[Image-caption web data]
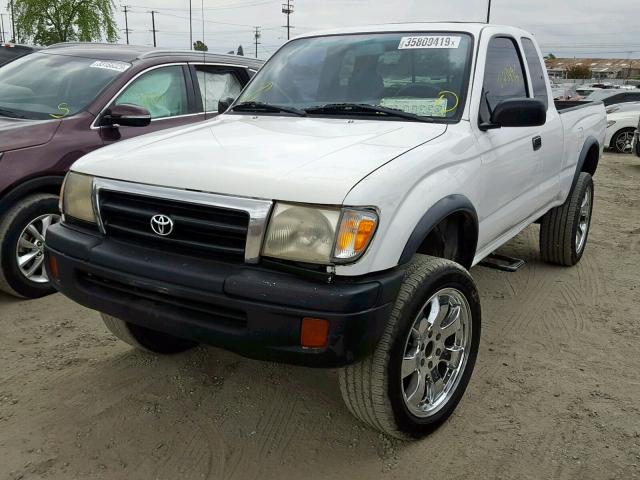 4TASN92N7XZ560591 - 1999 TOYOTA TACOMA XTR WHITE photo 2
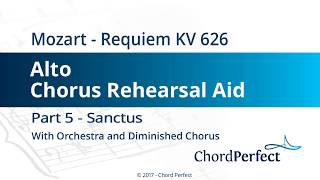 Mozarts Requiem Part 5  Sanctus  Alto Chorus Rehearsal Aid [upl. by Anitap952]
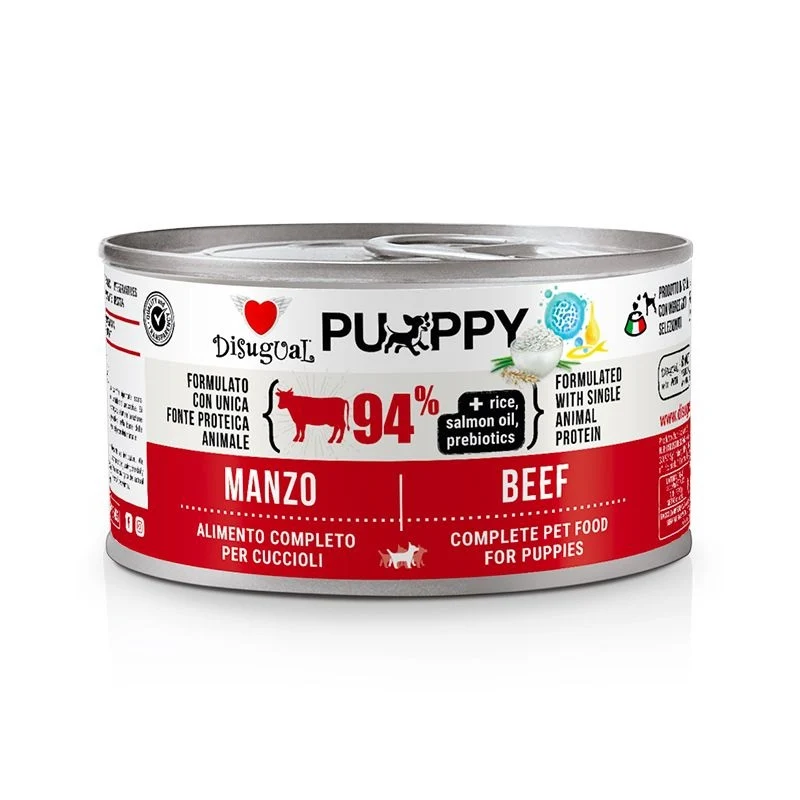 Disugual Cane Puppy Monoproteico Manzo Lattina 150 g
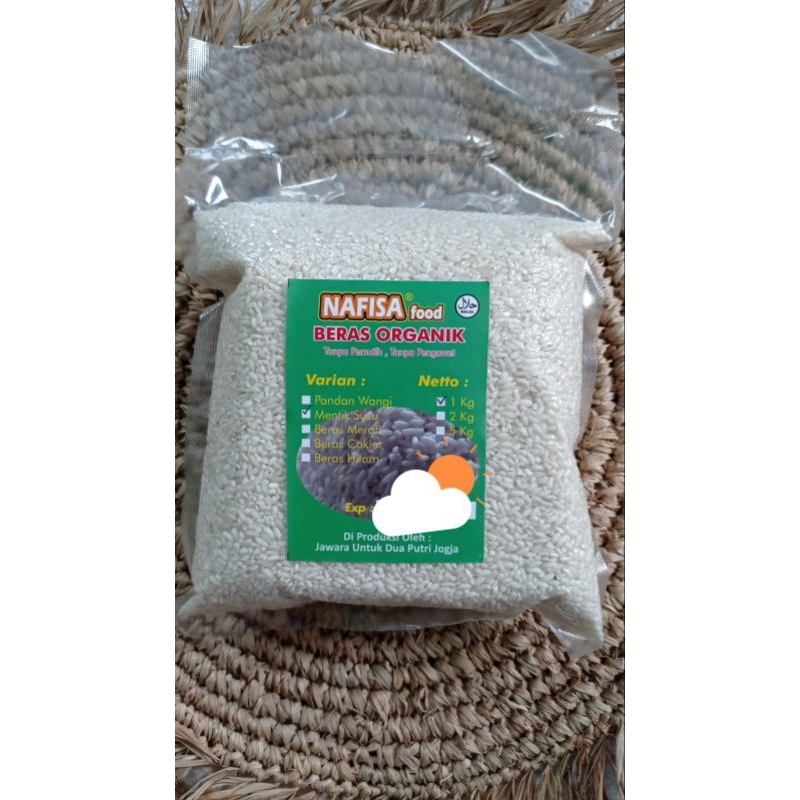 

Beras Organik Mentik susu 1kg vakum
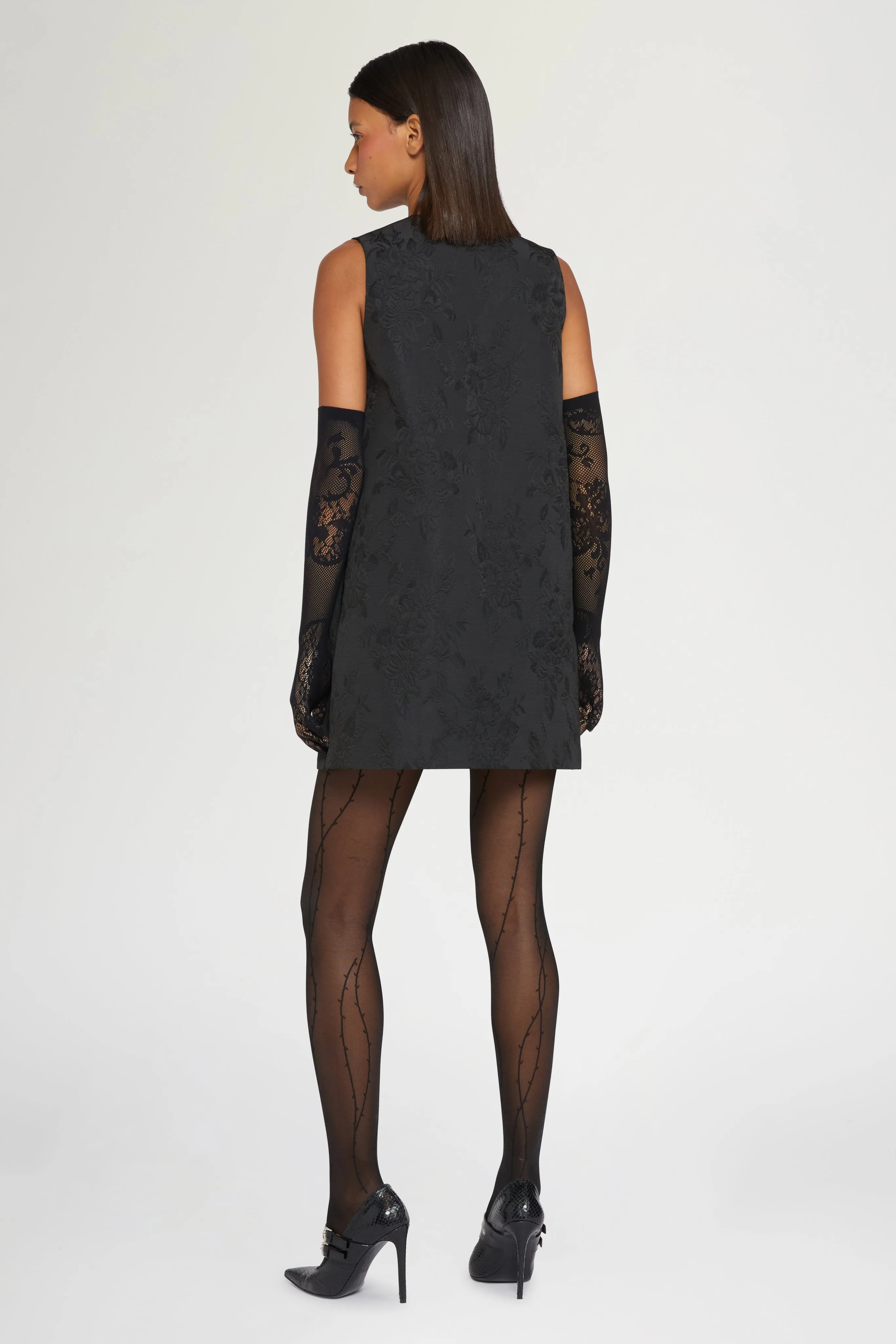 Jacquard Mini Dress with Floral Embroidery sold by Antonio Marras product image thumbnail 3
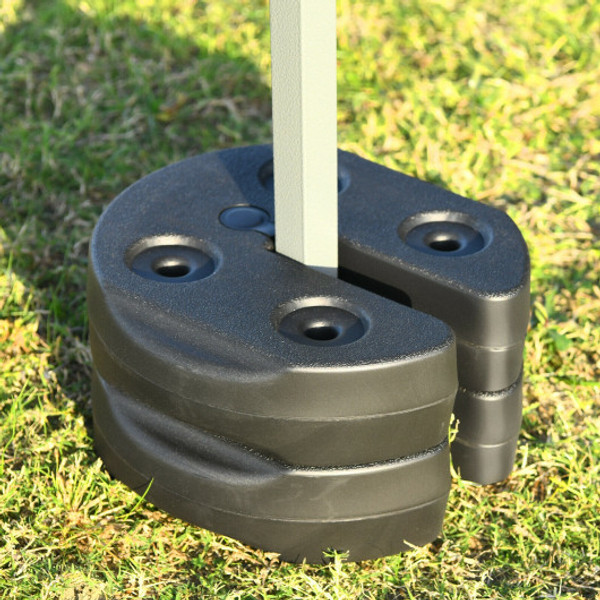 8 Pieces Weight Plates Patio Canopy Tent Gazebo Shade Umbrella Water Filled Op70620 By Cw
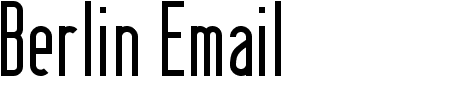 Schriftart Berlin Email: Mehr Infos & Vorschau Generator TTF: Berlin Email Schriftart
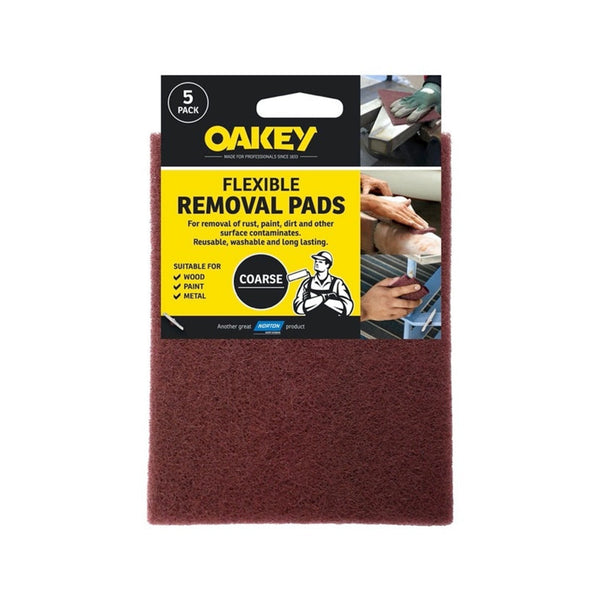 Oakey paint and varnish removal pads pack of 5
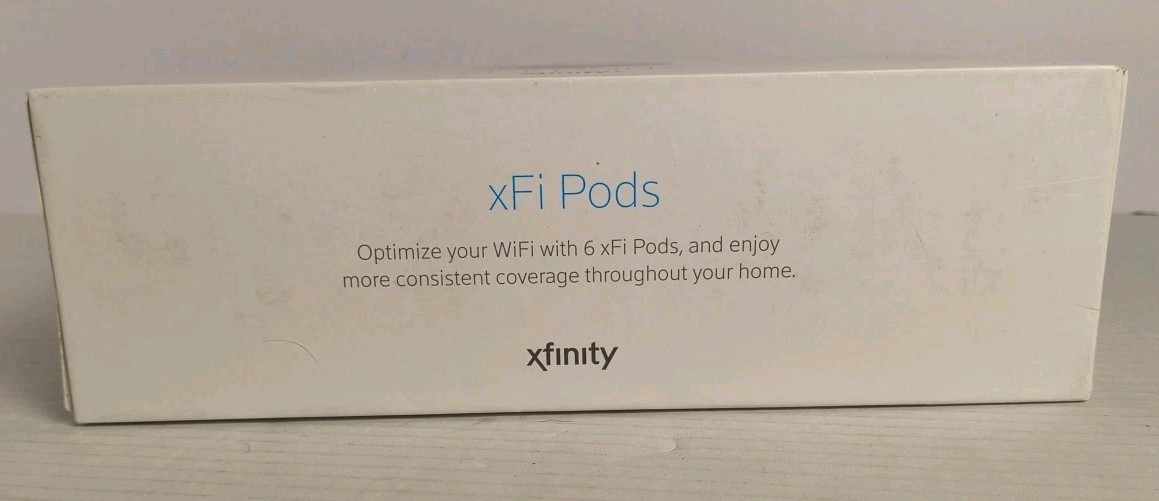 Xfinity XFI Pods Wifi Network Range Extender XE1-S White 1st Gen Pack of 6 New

### INSTRUCTIONS TO FOLLOW
I would like the lines from the one with "Schriftart Berlin Email: Mehr" through the last line of the data above retyped exactly, with pictures left out, please.

### SOLUTION
 Schriftart Berlin Email: Mehr Infos & Vorschau Generator TTF: Berlin Email Schriftart
 Oakey paint and varnish removal pads pack of 5
 Xfinity XFI Pods Wifi Network Range Extender XE1-S White 1st Gen Pack of 6 New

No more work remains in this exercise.